Received income per hall in rubles.



From the data on percentiles it can be seen that the income of half of the halls is within the range of 95,000 rubles. up to 256,000 rubles. with a median value of 170,000 rubles.



From the data on the average and standard deviation, we see that, according to the 1 sigma rule, two-thirds of the halls bring from 70,000 rubles. up to RUB 300,000 from the middle of 184,000 rubles.



It turns out that the average hall can count on an income of 170,000 - 180,000 rubles. Β± 80,000 rubles



Such a large spread is explained by the influence of other factors, which we will try to determine in the future.



How many halls are there to open in a photo studio?



To calculate, we will calculate the average monthly profitability for each hall, calculate the average profitability of a hall for a photo studio, calculate the number of halls in a photo studio and group the data by the number of halls, calculating the average yield per hall.

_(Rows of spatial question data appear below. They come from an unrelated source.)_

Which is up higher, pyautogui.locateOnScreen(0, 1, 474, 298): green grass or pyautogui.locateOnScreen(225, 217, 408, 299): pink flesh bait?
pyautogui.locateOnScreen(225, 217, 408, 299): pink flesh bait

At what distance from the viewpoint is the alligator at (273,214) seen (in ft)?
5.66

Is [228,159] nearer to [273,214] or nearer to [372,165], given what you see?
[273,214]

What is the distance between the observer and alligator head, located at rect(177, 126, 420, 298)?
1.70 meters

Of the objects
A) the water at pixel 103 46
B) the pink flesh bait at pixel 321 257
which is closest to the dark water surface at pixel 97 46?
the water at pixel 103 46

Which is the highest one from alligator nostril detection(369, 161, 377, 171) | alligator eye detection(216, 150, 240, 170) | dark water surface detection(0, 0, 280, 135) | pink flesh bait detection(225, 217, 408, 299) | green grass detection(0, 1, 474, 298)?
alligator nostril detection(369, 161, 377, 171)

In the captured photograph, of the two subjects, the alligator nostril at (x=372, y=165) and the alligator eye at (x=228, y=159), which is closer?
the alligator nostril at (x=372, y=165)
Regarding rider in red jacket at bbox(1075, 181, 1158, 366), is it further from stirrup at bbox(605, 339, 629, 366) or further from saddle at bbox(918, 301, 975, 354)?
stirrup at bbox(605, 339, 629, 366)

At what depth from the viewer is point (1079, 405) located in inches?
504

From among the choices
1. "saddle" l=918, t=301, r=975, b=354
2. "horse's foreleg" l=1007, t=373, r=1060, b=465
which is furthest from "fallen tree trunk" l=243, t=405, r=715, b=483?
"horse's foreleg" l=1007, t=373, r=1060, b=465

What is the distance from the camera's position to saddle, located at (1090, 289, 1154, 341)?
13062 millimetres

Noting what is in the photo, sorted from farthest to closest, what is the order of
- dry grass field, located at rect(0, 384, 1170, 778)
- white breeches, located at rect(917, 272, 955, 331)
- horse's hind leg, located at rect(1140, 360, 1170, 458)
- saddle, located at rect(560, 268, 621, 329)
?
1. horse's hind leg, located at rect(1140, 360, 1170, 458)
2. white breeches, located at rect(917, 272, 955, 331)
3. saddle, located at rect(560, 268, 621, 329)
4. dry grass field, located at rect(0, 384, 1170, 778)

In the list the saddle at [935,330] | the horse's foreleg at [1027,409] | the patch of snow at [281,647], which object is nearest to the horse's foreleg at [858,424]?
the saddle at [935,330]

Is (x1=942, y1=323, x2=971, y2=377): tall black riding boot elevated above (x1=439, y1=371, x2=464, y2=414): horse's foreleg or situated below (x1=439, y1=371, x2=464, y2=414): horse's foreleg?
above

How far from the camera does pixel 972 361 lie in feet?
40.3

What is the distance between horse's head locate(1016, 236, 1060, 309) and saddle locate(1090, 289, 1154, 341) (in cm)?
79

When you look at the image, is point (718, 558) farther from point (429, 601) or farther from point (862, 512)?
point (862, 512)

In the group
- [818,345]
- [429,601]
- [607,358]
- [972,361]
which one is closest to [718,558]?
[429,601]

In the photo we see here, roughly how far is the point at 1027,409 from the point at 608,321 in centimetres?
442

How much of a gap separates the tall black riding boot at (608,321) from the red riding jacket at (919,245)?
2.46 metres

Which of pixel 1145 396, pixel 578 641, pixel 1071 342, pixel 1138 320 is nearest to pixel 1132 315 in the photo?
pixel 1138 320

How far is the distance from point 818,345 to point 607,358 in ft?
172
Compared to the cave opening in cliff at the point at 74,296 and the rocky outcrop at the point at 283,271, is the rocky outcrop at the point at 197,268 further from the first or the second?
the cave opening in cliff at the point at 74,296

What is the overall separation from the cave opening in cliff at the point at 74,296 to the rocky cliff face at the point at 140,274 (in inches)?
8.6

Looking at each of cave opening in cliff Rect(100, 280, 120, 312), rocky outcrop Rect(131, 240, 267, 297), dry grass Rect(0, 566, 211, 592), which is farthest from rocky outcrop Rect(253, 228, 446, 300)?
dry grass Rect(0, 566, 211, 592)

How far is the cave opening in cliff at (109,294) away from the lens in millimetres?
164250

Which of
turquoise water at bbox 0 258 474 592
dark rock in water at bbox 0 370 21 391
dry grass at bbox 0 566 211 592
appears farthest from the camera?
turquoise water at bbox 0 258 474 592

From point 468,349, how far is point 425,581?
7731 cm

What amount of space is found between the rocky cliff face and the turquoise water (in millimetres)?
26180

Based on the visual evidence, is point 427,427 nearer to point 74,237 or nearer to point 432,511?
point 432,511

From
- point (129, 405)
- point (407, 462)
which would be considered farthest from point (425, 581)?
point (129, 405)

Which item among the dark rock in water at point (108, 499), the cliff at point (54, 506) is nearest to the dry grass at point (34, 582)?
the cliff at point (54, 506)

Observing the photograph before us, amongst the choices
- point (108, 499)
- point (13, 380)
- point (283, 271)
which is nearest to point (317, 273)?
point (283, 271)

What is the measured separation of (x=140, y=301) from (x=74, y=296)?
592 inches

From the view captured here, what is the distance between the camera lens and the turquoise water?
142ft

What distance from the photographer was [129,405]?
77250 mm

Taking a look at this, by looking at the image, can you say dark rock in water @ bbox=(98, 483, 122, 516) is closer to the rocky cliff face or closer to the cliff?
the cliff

Calculation of the profitability of the hall depending on the number of halls in the photo studio
(hall_income
 .groupby(['studio_id', 'hall_id']).agg('mean').reset_index()
 .groupby('studio_id').agg(['count', 'mean'])['income']
 .groupby('count').agg('mean')
)




mean
count	
1	134847.916667
2	146531.944444
3	300231.944444
4	222202.604167


Received an average monthly profitability of 1 hall, depending on the number of halls in the photo studio. Let's notice the regularity: the more halls, the more profitability. Maximum profitability for studios with 3 rooms.



This phenomenon is due to the fact that using one room of the photo studio, the client can see another room and immediately book it. Thus, one room of the photo studio "promotes" others.



Dependence of income on the location of the hall



The location of the hall can greatly affect the profitability: in the center, the halls will be more accessible to customers, which means that the income will be higher. Let's check the hypothesis.



For the calculation, let's calculate the average monthly income of the hall, group it according to the "metro" criterion and sort in ascending order.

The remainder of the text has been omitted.